_DIRECTIONS:_
Wherever the line with "Survey position (x=263, y=212)." sits in the listing below, transcribe from it up to and including the line with "Position (x=263, y=212) has B1.3 flare.", exactly, and leave the remaining lines out.

_PROVIDED RECORDS:_
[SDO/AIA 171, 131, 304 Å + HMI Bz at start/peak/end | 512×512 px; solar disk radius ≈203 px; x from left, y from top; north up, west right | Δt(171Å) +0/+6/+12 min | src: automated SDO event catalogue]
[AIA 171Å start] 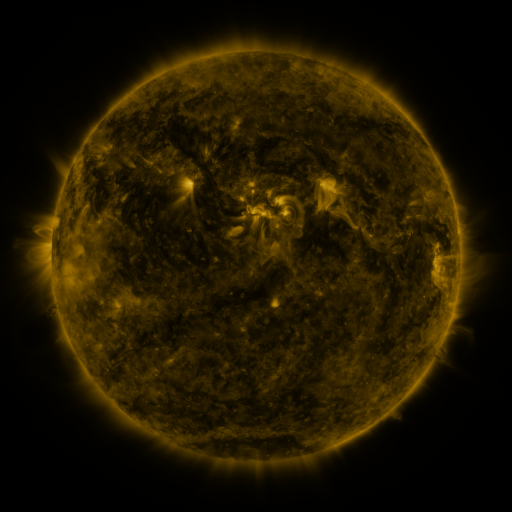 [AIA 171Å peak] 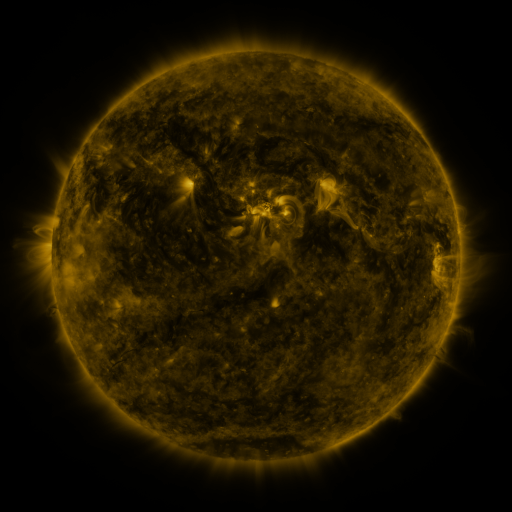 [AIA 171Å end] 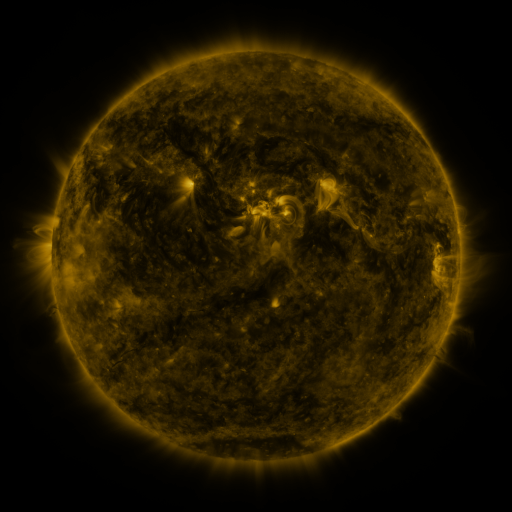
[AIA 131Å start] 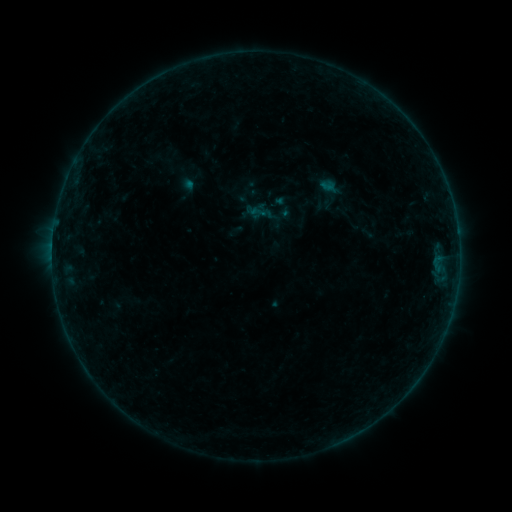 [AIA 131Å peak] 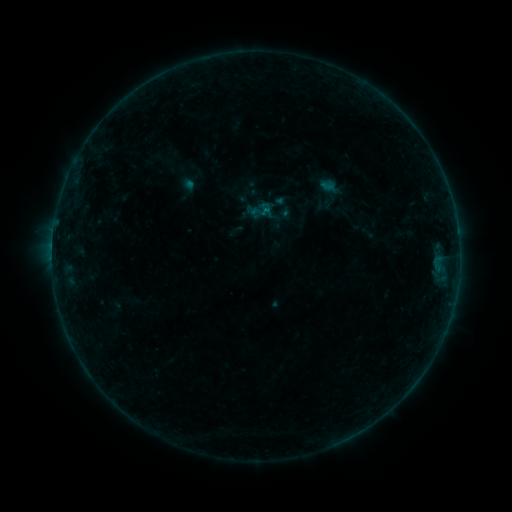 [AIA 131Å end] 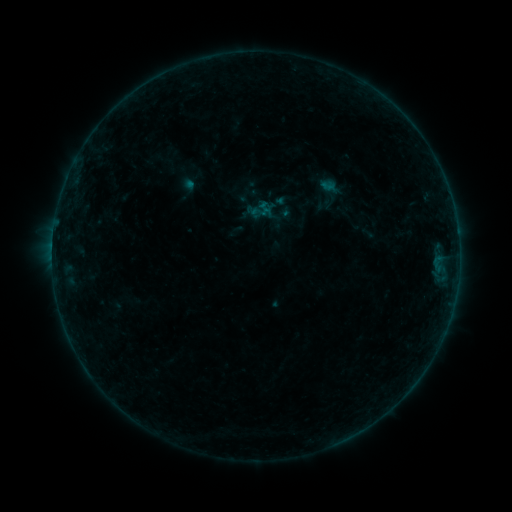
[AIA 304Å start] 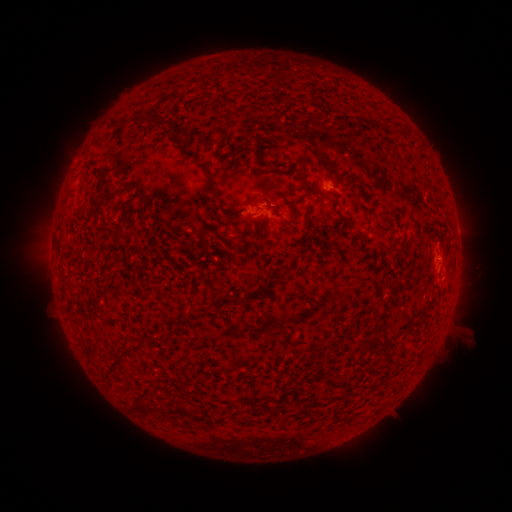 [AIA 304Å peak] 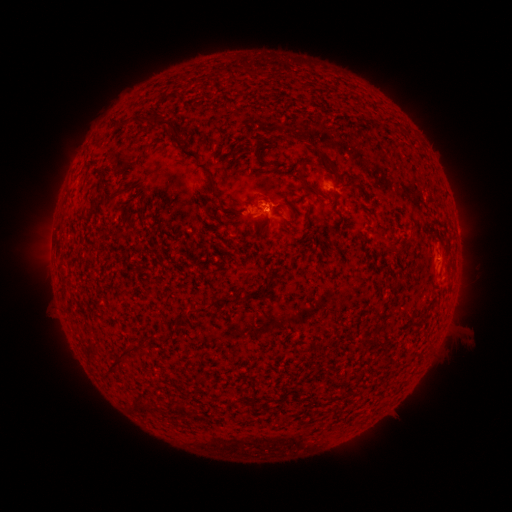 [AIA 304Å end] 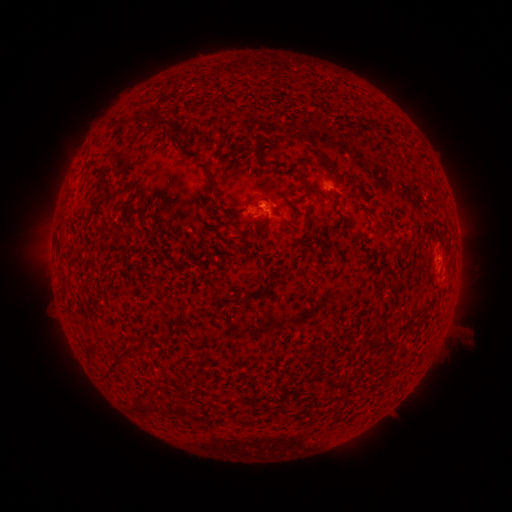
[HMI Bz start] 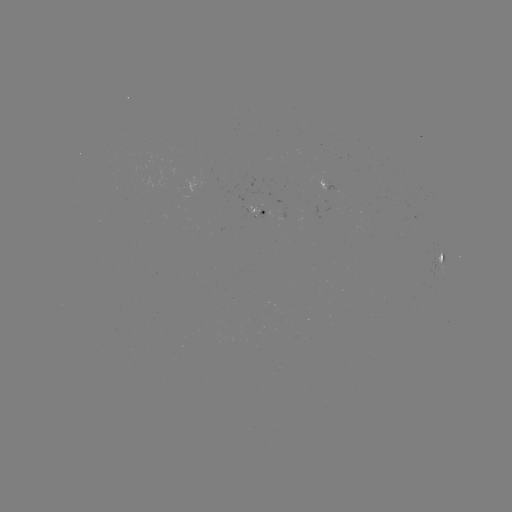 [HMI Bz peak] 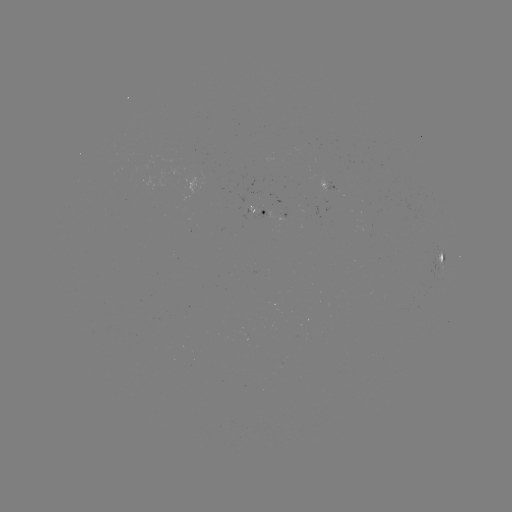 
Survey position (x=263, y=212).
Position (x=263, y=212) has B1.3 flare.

...

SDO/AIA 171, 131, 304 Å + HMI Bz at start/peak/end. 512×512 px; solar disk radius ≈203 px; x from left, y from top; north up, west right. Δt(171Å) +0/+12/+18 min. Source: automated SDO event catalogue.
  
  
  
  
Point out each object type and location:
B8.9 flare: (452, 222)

* * *

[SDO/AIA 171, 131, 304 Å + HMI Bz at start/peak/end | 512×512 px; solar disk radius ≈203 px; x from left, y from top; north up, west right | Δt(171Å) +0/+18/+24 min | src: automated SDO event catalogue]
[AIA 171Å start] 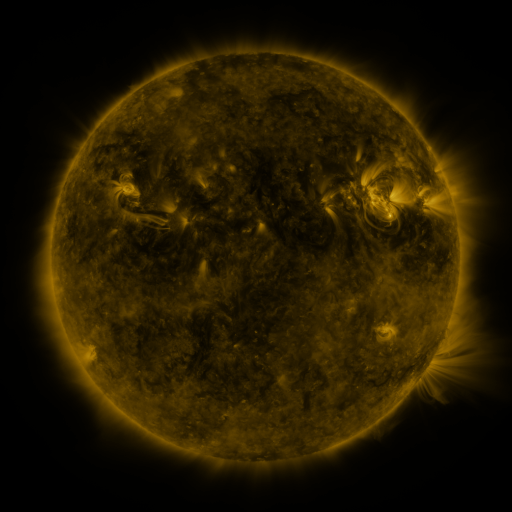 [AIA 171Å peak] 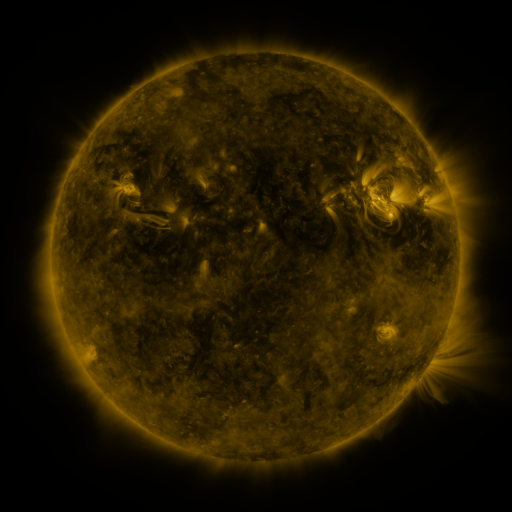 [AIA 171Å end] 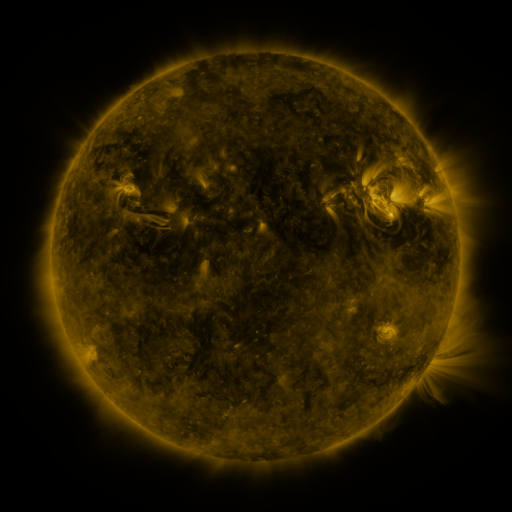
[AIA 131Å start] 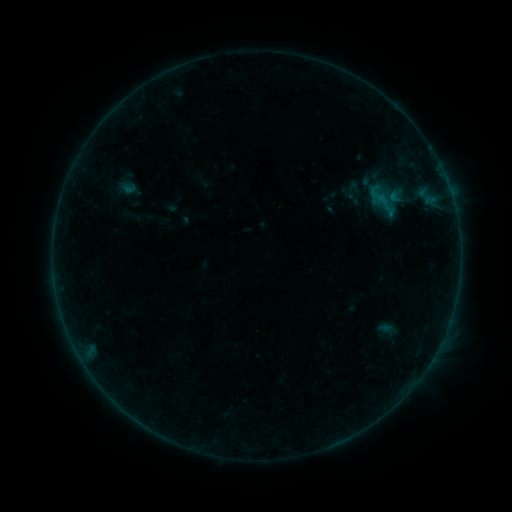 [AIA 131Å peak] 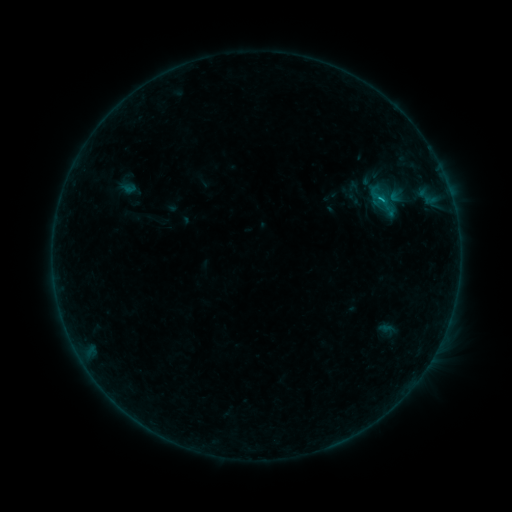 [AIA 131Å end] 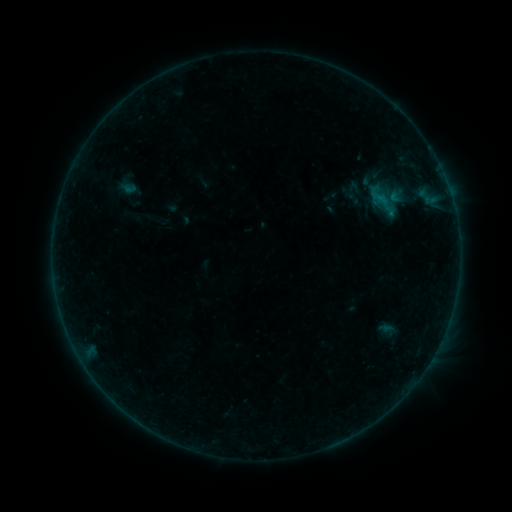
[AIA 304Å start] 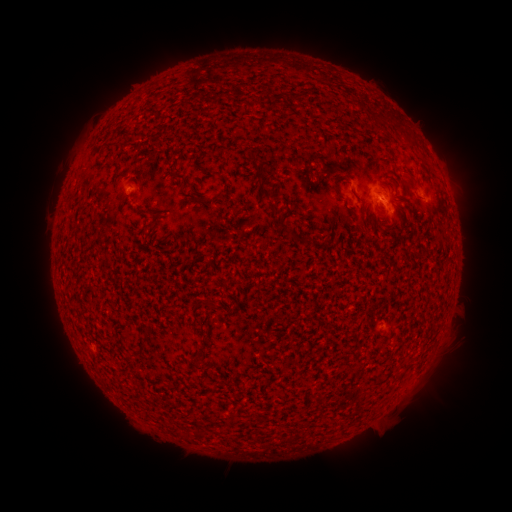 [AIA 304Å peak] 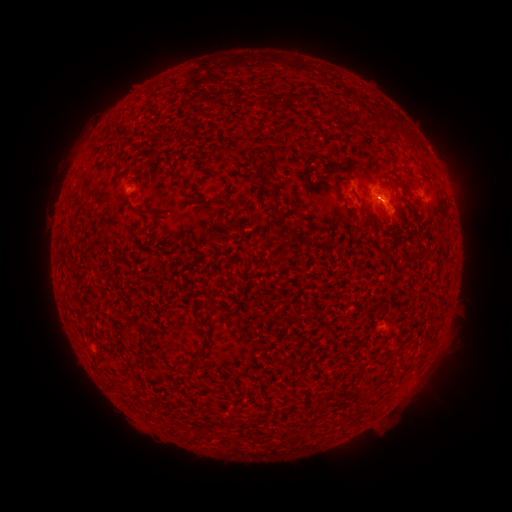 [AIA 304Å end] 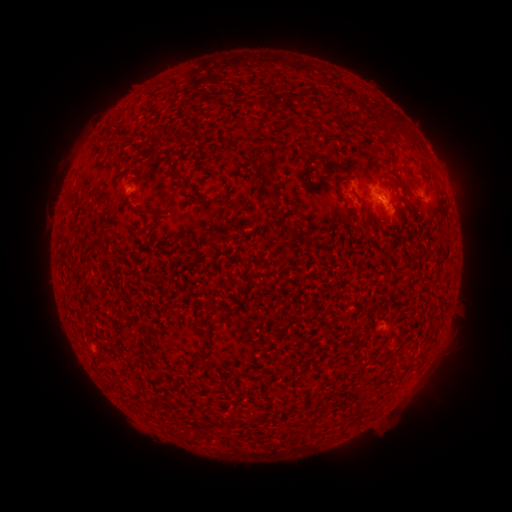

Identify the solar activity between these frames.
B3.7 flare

_TASK SOLUTION:_
Survey position (x=263, y=212).
Position (x=263, y=212) has B1.3 flare.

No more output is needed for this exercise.